(Saved entries)
=== Section Start ===

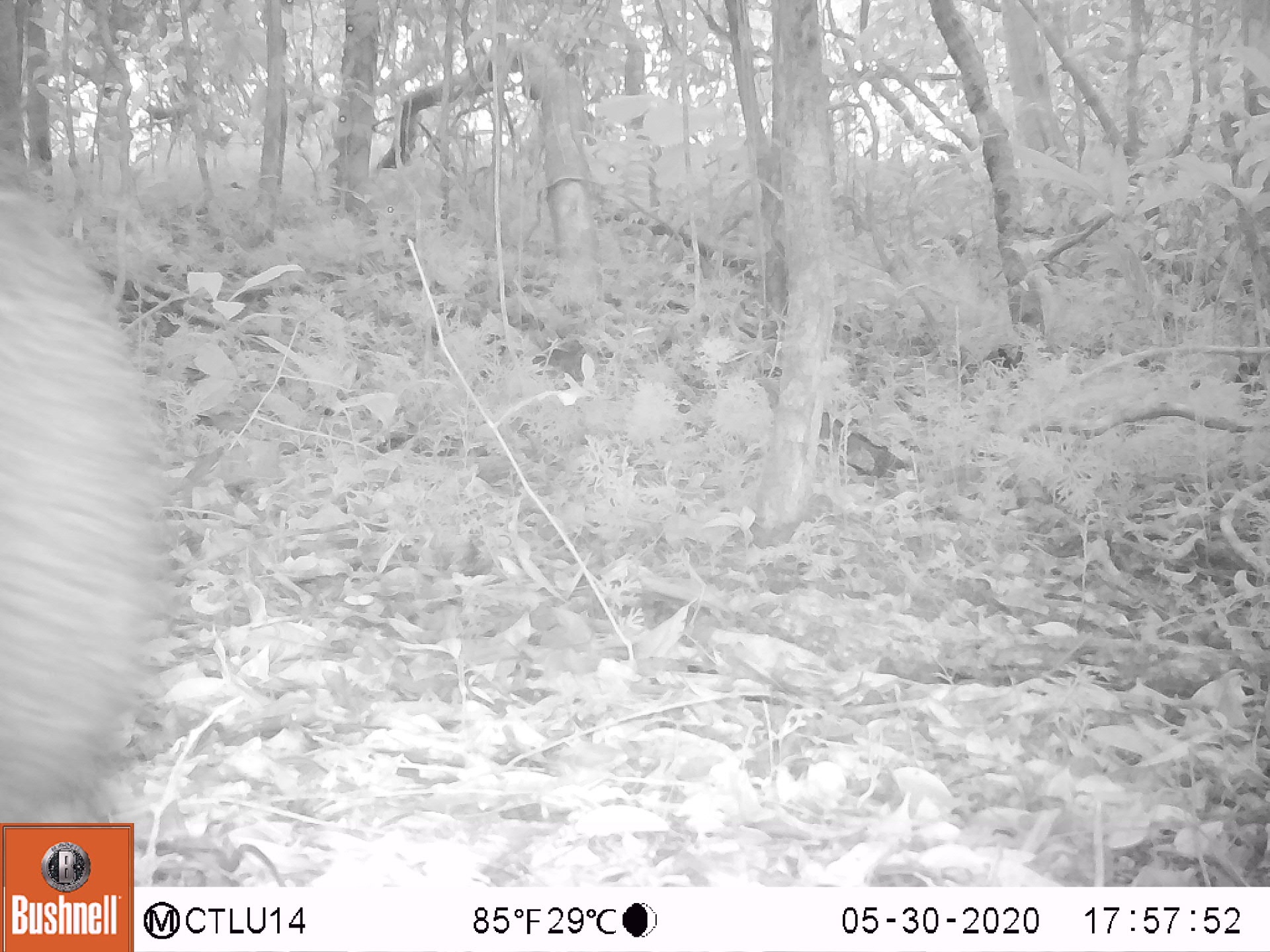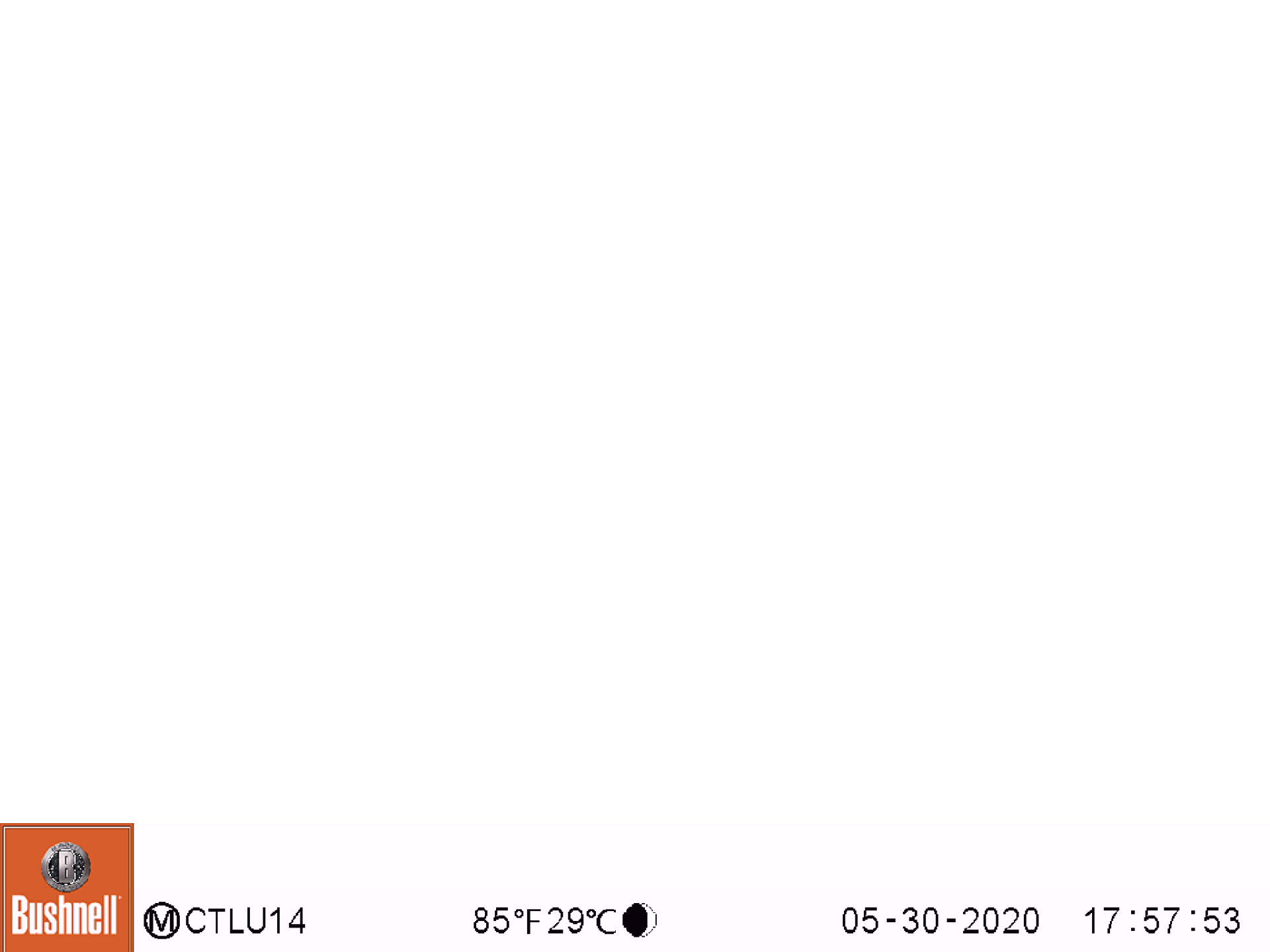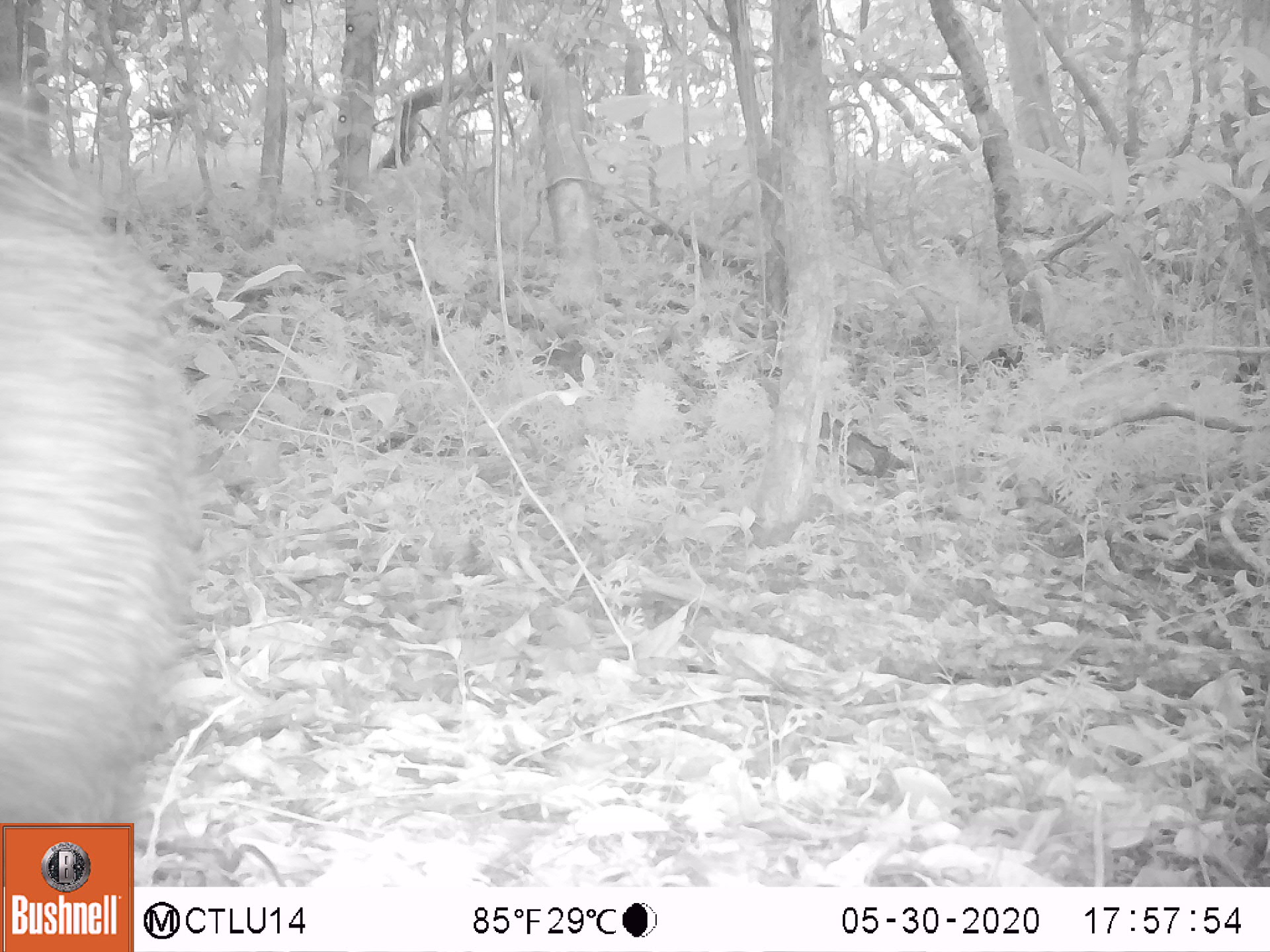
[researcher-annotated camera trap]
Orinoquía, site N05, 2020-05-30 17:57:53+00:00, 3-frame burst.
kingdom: Animalia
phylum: Chordata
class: Mammalia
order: Artiodactyla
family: Tayassuidae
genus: Tayassu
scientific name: Tayassu pecari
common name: white-lipped peccary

=== Section End ===

> **Exercise details**
The answer must repeat every record exactly, with all pictures left out.

> **Answer area**
[researcher-annotated camera trap]
Orinoquía, site N05, 2020-05-30 17:57:53+00:00, 3-frame burst.
kingdom: Animalia
phylum: Chordata
class: Mammalia
order: Artiodactyla
family: Tayassuidae
genus: Tayassu
scientific name: Tayassu pecari
common name: white-lipped peccary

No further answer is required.